New Medicaid Bulletin Highlights Innovative State Birth Control Policies

There’s a lot of talk these days about the promise of intrauterine devices (IUDs) and implants, often referred to as long-acting reversible contraception (LARCs).  States, including Delaware and Colorado, are committing to improving access.  Studies are showing women choose LARCs when they learn more about them and they are easily accessible, including being made available without financial barriers.  Indeed, more women in the United States are choosing these “set it and forget it” birth control methods than ever before – with the latest data showing 12% of women who use birth control choose an IUD or implant.  But it seems that there is a gap between the number of women who want an IUD or implant and the number of women who actually get one.  There are a number of reasons for that gap, but a major one is that it has been challenging for health care providers to get compensated by insurance companies for providing this care, which can be expensive.


If you’re thinking, “I thought doctors make a lot of money.  Should I really be concerned with health care providers getting paid by insurers?” Yes, you should be concerned.  If a health care provider isn’t compensated, it becomes difficult for them to provide care to their patients, and in turn makes it harder for patients to get the care they need.  That’s a real problem.  However, just last week the Center for Medicaid and CHIP Services (CMS) released an informational bulletin highlighting ways that states have improved access to IUDs and implants in their Medicaid programs by developing new approaches to how health care providers get paid.  Many of the states featured in the bulletin have taken steps to ensure that women covered by Medicaid who want an IUD or implant after they have a baby are able to get one before they leave the hospital or birth center.

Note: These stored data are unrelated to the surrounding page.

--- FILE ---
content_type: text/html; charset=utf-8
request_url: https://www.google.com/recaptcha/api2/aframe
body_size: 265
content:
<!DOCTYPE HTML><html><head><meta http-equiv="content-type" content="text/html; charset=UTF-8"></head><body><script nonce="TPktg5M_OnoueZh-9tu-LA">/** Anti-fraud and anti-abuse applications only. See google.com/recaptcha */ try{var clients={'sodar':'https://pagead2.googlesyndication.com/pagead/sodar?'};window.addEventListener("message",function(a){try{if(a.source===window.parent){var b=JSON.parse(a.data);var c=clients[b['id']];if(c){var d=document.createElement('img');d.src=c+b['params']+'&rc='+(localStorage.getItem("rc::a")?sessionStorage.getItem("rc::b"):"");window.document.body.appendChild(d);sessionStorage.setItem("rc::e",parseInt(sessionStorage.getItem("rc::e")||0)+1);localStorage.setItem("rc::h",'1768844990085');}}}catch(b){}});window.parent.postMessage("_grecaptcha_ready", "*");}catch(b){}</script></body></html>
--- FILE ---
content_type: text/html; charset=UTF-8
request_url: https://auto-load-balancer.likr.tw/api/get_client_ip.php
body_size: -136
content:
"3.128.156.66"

Why is this so important? Because women who want an IUD or implant after delivering a baby often have to wait until a follow-up appointment to get it. This isn’t because it’s unsafe to get it right after delivery, but because of the way the costs of labor and delivery are billed. Sometimes there is no way for Medicaid to pay the hospital or health care provider for the IUD or implant and its insertion, which means the provider can’t provide that service. A woman in this situation then leaves the hospital without her birth control method of choice until a follow-up appointment six weeks later.  Unfortunately, many women don’t make it to that follow-up appointment, particularly women who have little advance notice of work schedules, who rely on public transportation, or who don’t have child care.  As CMS highlighted in the bulletin, some states have changed the way the billing system works to ensure women can get an IUD or implant at the same time as delivery, thus ensuring women have their birth control method of choice when they need it, reducing the chances of unintended pregnancy.

The bulletin doesn’t change Medicaid policy per se, but it does indicate that CMS approves of the innovative policies. Hopefully more state Medicaid programs will see these innovations as opportunities they could also undertake to improve women’s access to LARCs. And with birth control access so strongly linked to women’s greater educational and professional opportunities and increased lifetime earnings, these innovations have the potential to improve not only women’s health but also their economic security.